The earliest of his compositions to have survived is the Sonata for Cello and Piano in G Minor, written shortly after the end of the Second World War in August 1945. This piece is referred to in his later novel A Vision of Battlements, which is set in Gibraltar during the Second World War. The main character, Richard Ennis, a reluctant soldier and thwarted composer, closely resembles Burgess himself.
Among his more than 250 compositions, Burgess was proudest of the Symphony in C, first performed in Iowa City in 1975. An extract from this important piece can be heard in the BBC radio documentary. The final movement of the symphony, sung by a tenor and baritone, takes its text from the song of the owl and the cuckoo in Shakespeare’s play Love’s Labour’s Lost. Burgess described the opening movement as ‘variations on a theme by William Shakespeare.’
One of the highlights of the BBC programme is a contribution from Christine Lee Gengaro, Professor of Music at City College, Los Angeles, and editor of the Irwell Edition of This Man and Music, Burgess’s musical autobiography. Gengaro explains that music was a serious and lifelong preoccupation for Burgess, although she disputes his claim to have taught himself the piano after receiving a single lesson from his father, who had played piano in music halls and silent cinemas.
Stéphane Ginsgurgh, who has recorded Burgess’s 24 Preludes and Fugues, guides listeners though this complex suite of piano pieces, pointing out deliberate echoes from other works, such as The Rite of Spring by Igor Stravinsky. Ginsburgh, who has also recorded the complete piano sonatas of Prokofiev, speaks about his excitement when he found out about the existence of Burgess’s preludes and fugues, written in all the major and minor keys. He talks us through a variety of Burgess’s pieces at the piano, and illustrates why Burgess’s music ‘doesn’t sound like it was written by an amateur composer.’
The Afterwords programme was broadcast on BBC Radio 3 on 23 March 2025, and is now available to stream via BBC Sounds (see the link below). It was produced by Alan Hall and Pheobe McIndoe for Falling Tree Productions. This is the first full-length radio documentary about Burgess since Paul Morley’s programme for Archive on Four in 2012 (see link below).

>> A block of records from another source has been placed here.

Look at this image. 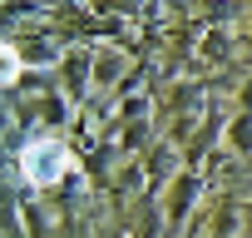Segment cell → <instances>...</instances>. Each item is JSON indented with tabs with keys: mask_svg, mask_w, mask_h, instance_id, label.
<instances>
[{
	"mask_svg": "<svg viewBox=\"0 0 252 238\" xmlns=\"http://www.w3.org/2000/svg\"><path fill=\"white\" fill-rule=\"evenodd\" d=\"M69 169H74V154H69V144H64V139H55V134L30 139V144L20 149V174H25V184H35V189L60 184Z\"/></svg>",
	"mask_w": 252,
	"mask_h": 238,
	"instance_id": "1",
	"label": "cell"
},
{
	"mask_svg": "<svg viewBox=\"0 0 252 238\" xmlns=\"http://www.w3.org/2000/svg\"><path fill=\"white\" fill-rule=\"evenodd\" d=\"M20 65H25V60H20V50H15L10 40H0V89L20 79Z\"/></svg>",
	"mask_w": 252,
	"mask_h": 238,
	"instance_id": "2",
	"label": "cell"
}]
</instances>
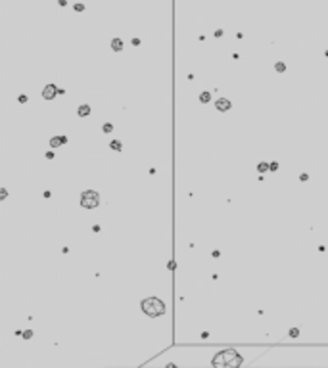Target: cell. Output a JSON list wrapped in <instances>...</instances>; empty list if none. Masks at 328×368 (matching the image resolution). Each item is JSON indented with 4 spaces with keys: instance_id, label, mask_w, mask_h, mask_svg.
Listing matches in <instances>:
<instances>
[{
    "instance_id": "obj_1",
    "label": "cell",
    "mask_w": 328,
    "mask_h": 368,
    "mask_svg": "<svg viewBox=\"0 0 328 368\" xmlns=\"http://www.w3.org/2000/svg\"><path fill=\"white\" fill-rule=\"evenodd\" d=\"M211 362L215 366H240L242 364V357L232 349L230 351H221Z\"/></svg>"
},
{
    "instance_id": "obj_2",
    "label": "cell",
    "mask_w": 328,
    "mask_h": 368,
    "mask_svg": "<svg viewBox=\"0 0 328 368\" xmlns=\"http://www.w3.org/2000/svg\"><path fill=\"white\" fill-rule=\"evenodd\" d=\"M142 311L146 312L148 316H159V314L165 312V305L157 297H148V299L142 301Z\"/></svg>"
},
{
    "instance_id": "obj_3",
    "label": "cell",
    "mask_w": 328,
    "mask_h": 368,
    "mask_svg": "<svg viewBox=\"0 0 328 368\" xmlns=\"http://www.w3.org/2000/svg\"><path fill=\"white\" fill-rule=\"evenodd\" d=\"M98 203H100V196H98L96 192H92V190L83 192V196H81V205L83 207L94 209V207H98Z\"/></svg>"
},
{
    "instance_id": "obj_4",
    "label": "cell",
    "mask_w": 328,
    "mask_h": 368,
    "mask_svg": "<svg viewBox=\"0 0 328 368\" xmlns=\"http://www.w3.org/2000/svg\"><path fill=\"white\" fill-rule=\"evenodd\" d=\"M60 90L56 88V86H54V84H46L44 86V90H42V96H44L46 100H52V98H54V96L58 94Z\"/></svg>"
},
{
    "instance_id": "obj_5",
    "label": "cell",
    "mask_w": 328,
    "mask_h": 368,
    "mask_svg": "<svg viewBox=\"0 0 328 368\" xmlns=\"http://www.w3.org/2000/svg\"><path fill=\"white\" fill-rule=\"evenodd\" d=\"M215 108H217L219 111H226V109H230V100H226V98H219V100L215 102Z\"/></svg>"
},
{
    "instance_id": "obj_6",
    "label": "cell",
    "mask_w": 328,
    "mask_h": 368,
    "mask_svg": "<svg viewBox=\"0 0 328 368\" xmlns=\"http://www.w3.org/2000/svg\"><path fill=\"white\" fill-rule=\"evenodd\" d=\"M65 142H67L65 136H54V138L50 140V146L52 148H58V146H62V144H65Z\"/></svg>"
},
{
    "instance_id": "obj_7",
    "label": "cell",
    "mask_w": 328,
    "mask_h": 368,
    "mask_svg": "<svg viewBox=\"0 0 328 368\" xmlns=\"http://www.w3.org/2000/svg\"><path fill=\"white\" fill-rule=\"evenodd\" d=\"M111 48H113L115 52H119L123 48V40L121 38H113V40H111Z\"/></svg>"
},
{
    "instance_id": "obj_8",
    "label": "cell",
    "mask_w": 328,
    "mask_h": 368,
    "mask_svg": "<svg viewBox=\"0 0 328 368\" xmlns=\"http://www.w3.org/2000/svg\"><path fill=\"white\" fill-rule=\"evenodd\" d=\"M77 113H79V117H86V115L90 113V106H86V104H84V106H81Z\"/></svg>"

The revival of interest in Burgess’s music has been accompanied by a wider international reassessment of his life and work. A new television documentary about Burgess and A Clockwork Orange was broadcast by Arte in French, German and Spanish in 2023, and another film is currently being prepared by a Swiss-Italian TV production company.
In recent years the Foundation has supported the first commercial recordings of Burgess’s music, which have been made available on CD and as downloads and via music streaming services. These include The Piano Music of Anthony Burgess (Prima Facie, 2015), Orchestral Music including the ballet suite, Mr W.S. (Naxos, 2016), 24 Preludes and Fugues: The Bad-Tempered Electronic Keyboard (Naxos Grand Piano, 2018) and the Complete Guitar Quartets, performed by the Méla Quartet (Naxos, 2023).
Plans are well advanced for a new recording of piano pieces by Burgess, which have recently been discovered in the archive. These ‘lost’ pieces, including a substantial Suite for Four Hands, have been recorded by the pianist Richard Casey for release later in 2025.
No doubt Burgess himself would have been pleased by the recent refocussing of interest in his musical life. He often said, perhaps only half-jokingly, that he wanted to be remembered as a composer who also wrote novels, rather than the other way around. In the final months of his life, when he knew that time was running out, he returned to writing music for piano and wind instruments, in the hope of leaving a legacy for his son, who was also a musician.
Find out more
Afterwords: Anthony Burgess is on the BBC website (also available on the BBC Sounds app).
Paul Morley’s Archive on Four programme is available via the BBC (also available on the BBC Sounds app).
Naxos has a page devoted to their Burgess recordings.
It's wonderful that Burgess's music continues to receive growing attention. In addition to the Naxos recordings mentioned in the article was the earlier recording of the guitar quartets with the Aighetta Quartet, which I believe was a commercial recording (and the first of his music?). That recording, and those works, remain my favorites of the few I've had a chance to hear.
"...when he knew time was running out," —so terribly sad. One wonders what he thought about his Villiger Export and Café Crème cigars then? For his sake I hope he, like Hitchens, regarded them as the necessary fuel which had allowed him to lead a full life.
Another end of life matter intrigues me: he became friendly with Robertson Davies at the end of his life. Davies was a Canadian author (little known outside Canada but well worth exploring) who had achieved a similar Grand Old Man status. I wonder if any correspondence between them survives?